_ABOUT THIS TASK_
Go through the material below and copy each line where the word "burst" appears.

_RECORDS SHOWN_

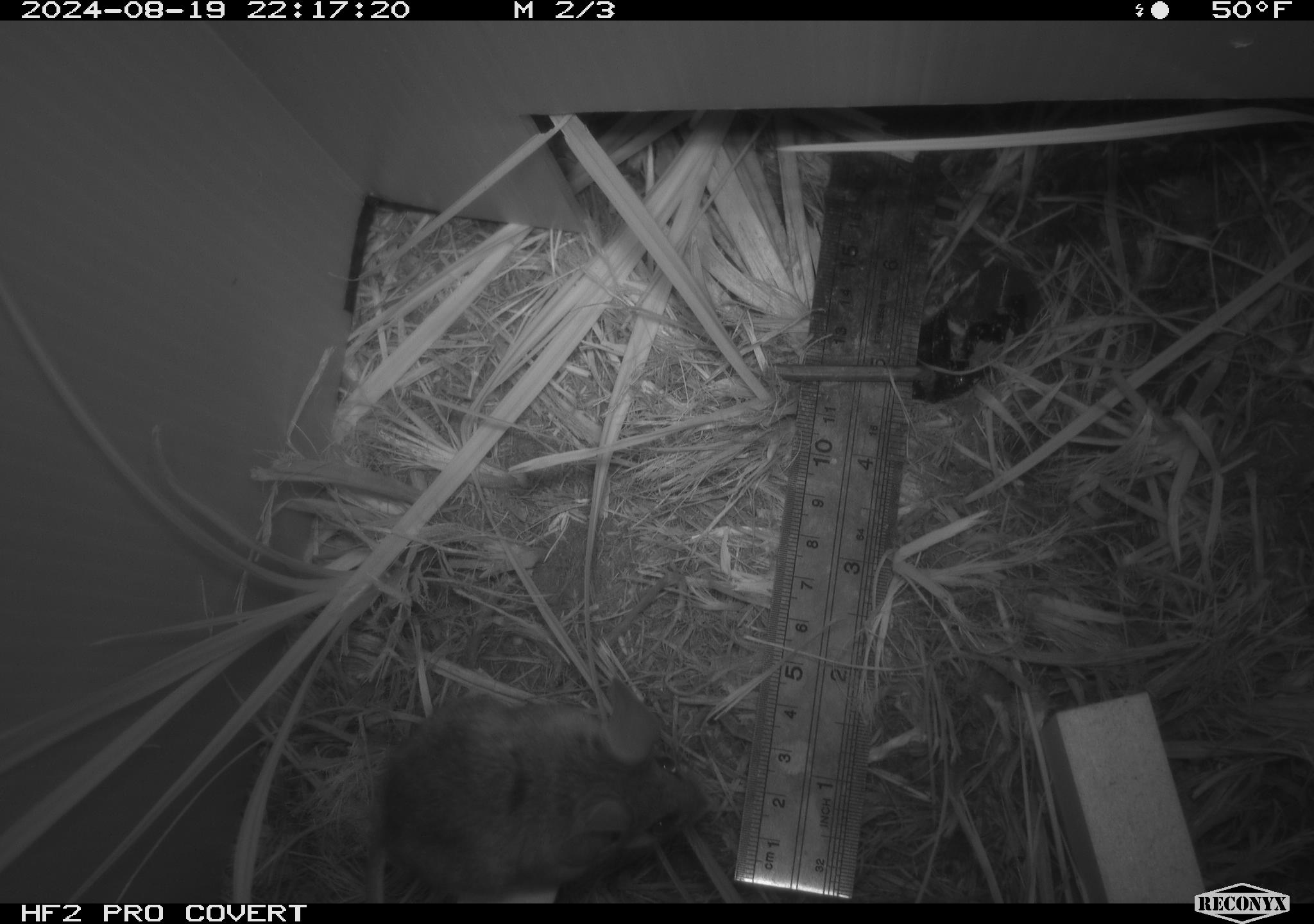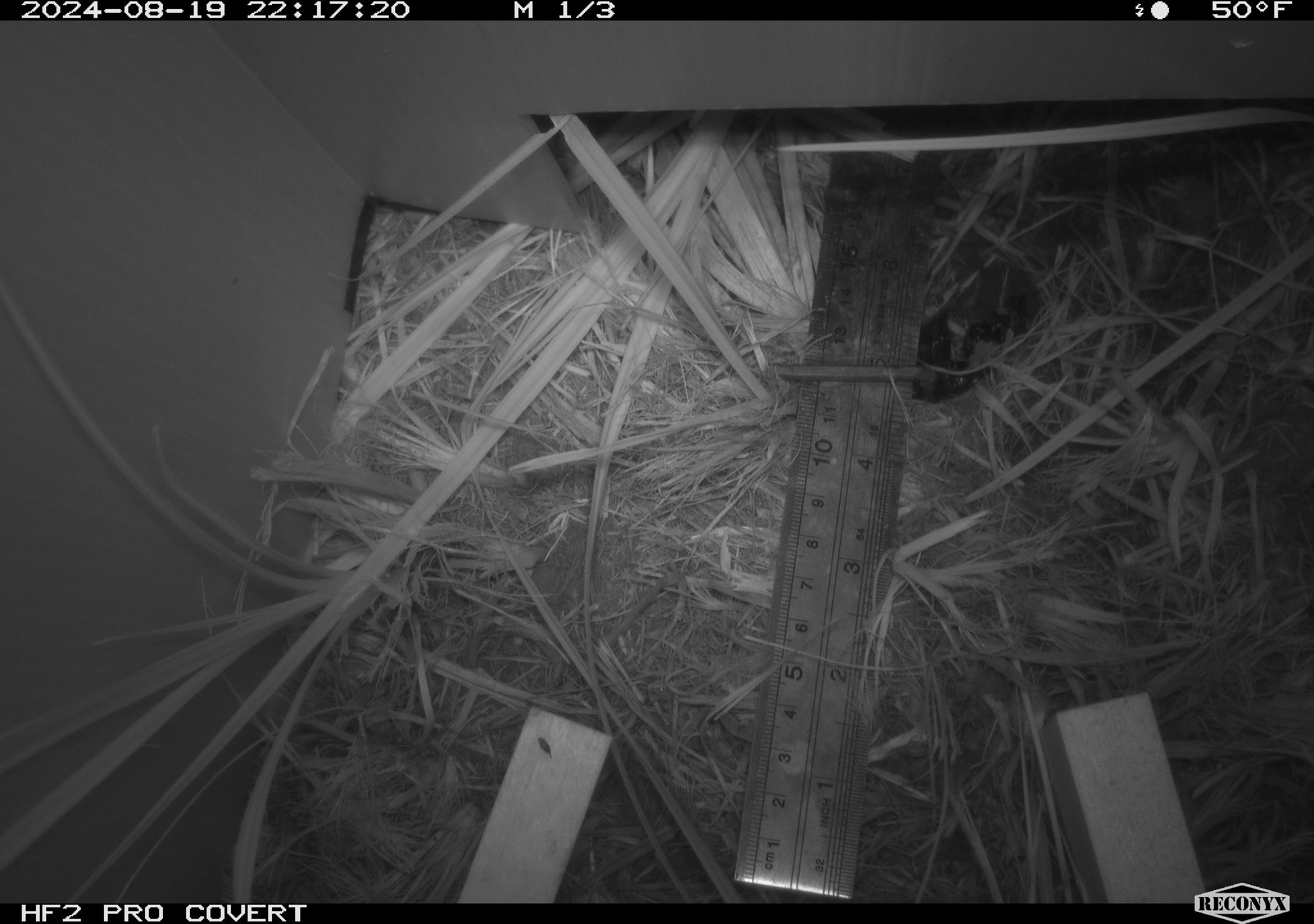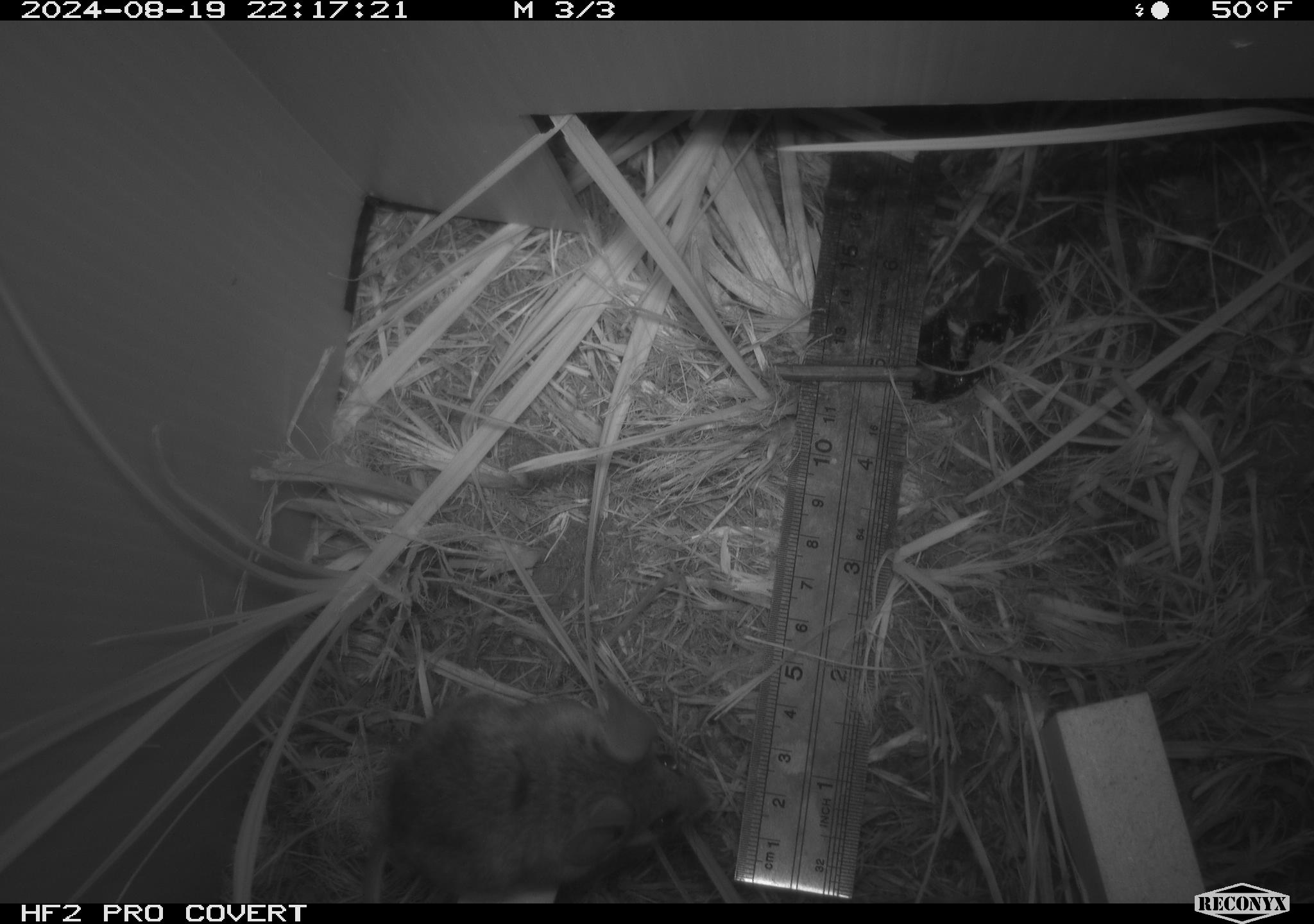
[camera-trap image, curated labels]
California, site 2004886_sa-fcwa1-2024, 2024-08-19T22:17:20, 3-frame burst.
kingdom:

==

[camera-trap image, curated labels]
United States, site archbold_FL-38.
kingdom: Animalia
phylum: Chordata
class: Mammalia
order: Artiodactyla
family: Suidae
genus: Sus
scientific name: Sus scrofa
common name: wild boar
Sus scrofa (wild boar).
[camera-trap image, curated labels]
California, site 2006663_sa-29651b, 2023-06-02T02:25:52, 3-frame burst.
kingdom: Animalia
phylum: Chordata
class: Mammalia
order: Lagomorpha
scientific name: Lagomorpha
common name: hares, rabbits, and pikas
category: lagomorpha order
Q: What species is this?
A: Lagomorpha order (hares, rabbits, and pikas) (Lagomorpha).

--

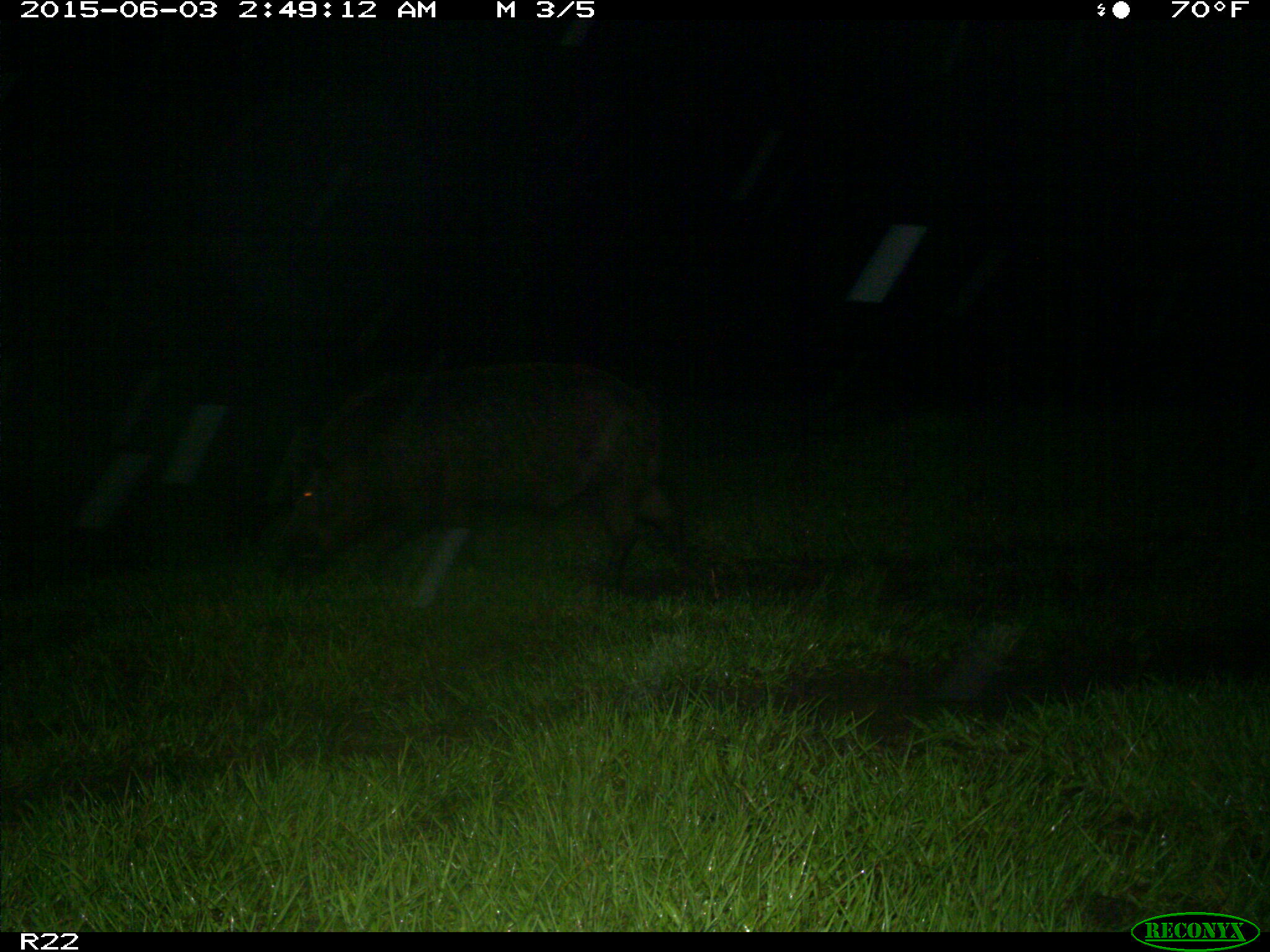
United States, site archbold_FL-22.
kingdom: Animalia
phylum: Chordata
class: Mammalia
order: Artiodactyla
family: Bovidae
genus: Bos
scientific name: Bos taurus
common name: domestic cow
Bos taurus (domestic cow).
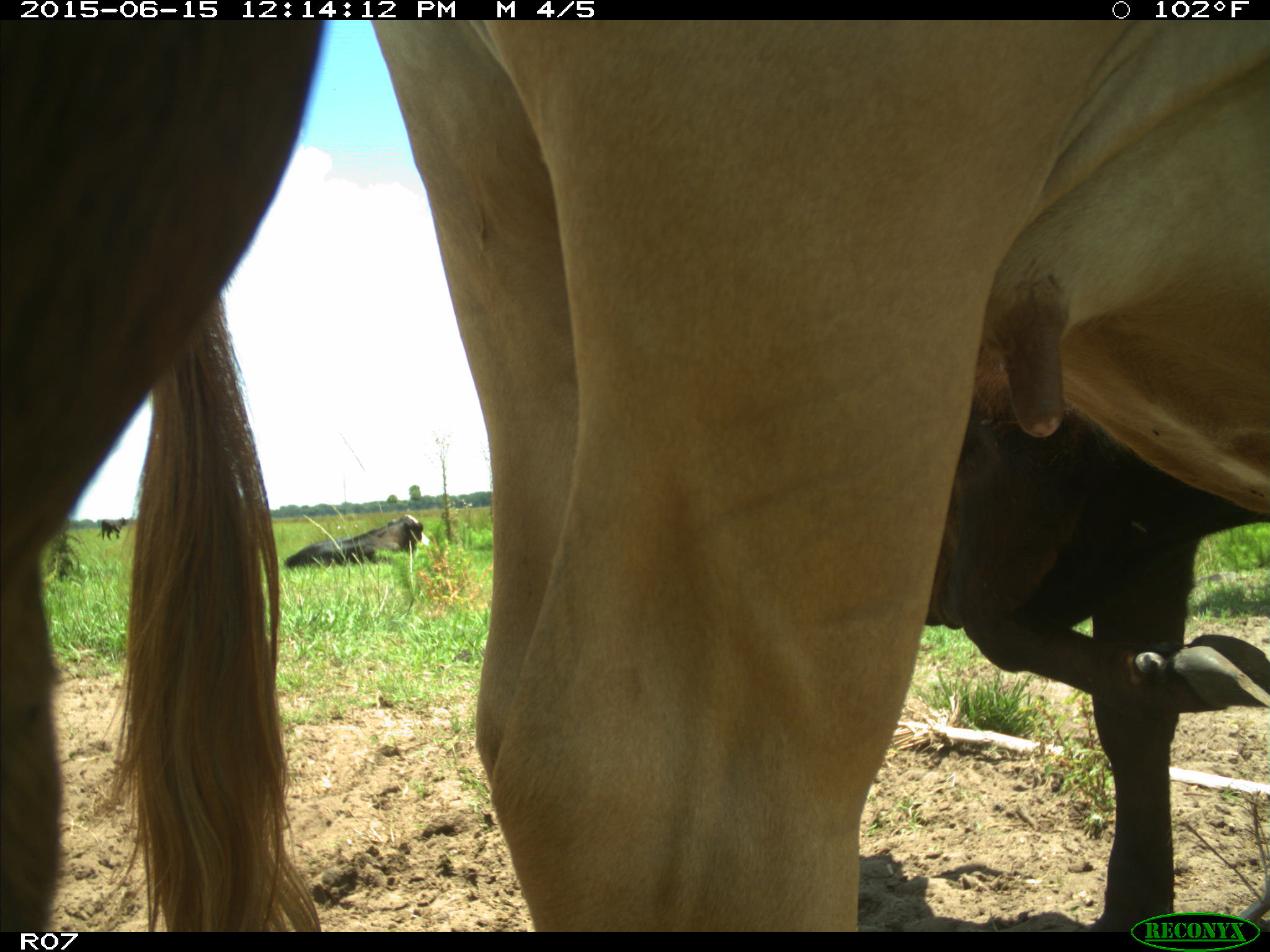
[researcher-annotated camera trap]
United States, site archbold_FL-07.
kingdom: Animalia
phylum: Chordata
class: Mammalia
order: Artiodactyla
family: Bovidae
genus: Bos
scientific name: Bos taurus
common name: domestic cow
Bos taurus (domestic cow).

_EXERCISE RESPONSE_
California, site 2004886_sa-fcwa1-2024, 2024-08-19T22:17:20, 3-frame burst.
California, site 2006663_sa-29651b, 2023-06-02T02:25:52, 3-frame burst.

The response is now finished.